Count the lines in the records below that contain the word "farther", matching case exactly, and reply with that number alone.

## Available data
[Start]

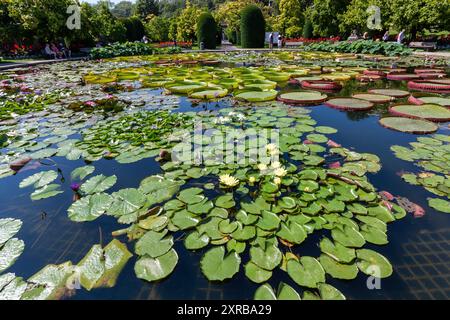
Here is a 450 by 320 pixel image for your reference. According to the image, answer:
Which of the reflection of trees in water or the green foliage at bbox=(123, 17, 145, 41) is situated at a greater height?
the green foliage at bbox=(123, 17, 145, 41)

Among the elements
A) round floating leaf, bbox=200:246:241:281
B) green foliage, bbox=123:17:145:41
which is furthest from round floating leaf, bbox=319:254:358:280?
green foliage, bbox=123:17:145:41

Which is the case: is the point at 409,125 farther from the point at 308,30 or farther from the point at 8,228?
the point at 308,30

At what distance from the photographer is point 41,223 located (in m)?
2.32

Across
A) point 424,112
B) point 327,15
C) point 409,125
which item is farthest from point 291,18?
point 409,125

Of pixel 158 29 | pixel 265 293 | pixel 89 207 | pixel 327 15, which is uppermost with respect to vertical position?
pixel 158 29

[End]
[Start]

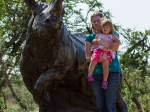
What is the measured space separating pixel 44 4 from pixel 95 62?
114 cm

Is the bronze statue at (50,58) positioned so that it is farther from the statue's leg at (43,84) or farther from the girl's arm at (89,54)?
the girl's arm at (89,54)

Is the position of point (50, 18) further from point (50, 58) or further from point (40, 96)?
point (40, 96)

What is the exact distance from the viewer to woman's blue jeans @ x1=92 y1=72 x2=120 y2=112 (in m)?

[End]
[Start]

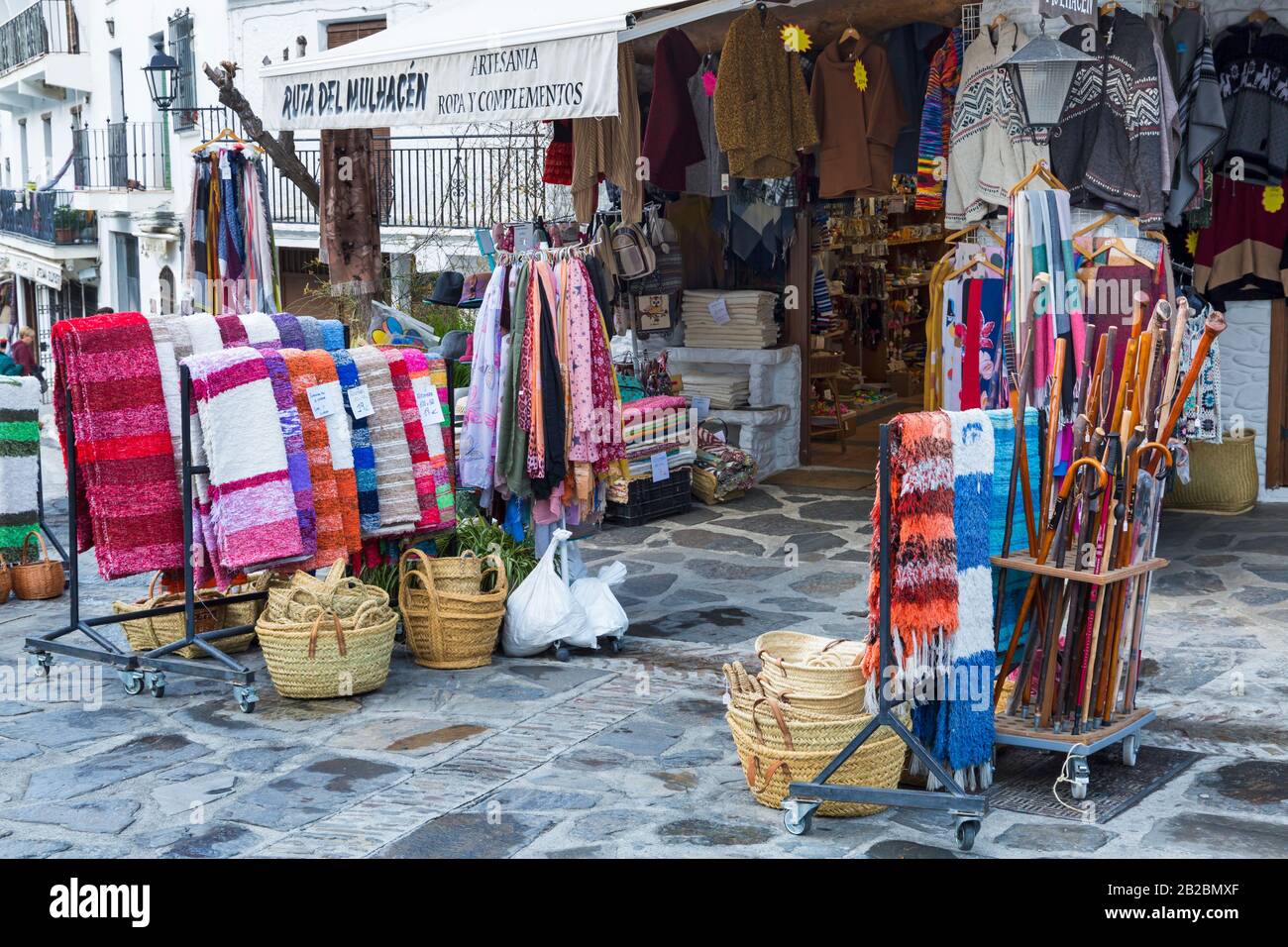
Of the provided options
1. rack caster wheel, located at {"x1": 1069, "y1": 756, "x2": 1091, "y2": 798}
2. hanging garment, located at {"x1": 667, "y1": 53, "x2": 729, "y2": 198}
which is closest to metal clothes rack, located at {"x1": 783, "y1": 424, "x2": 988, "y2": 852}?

[End]

## Task response
2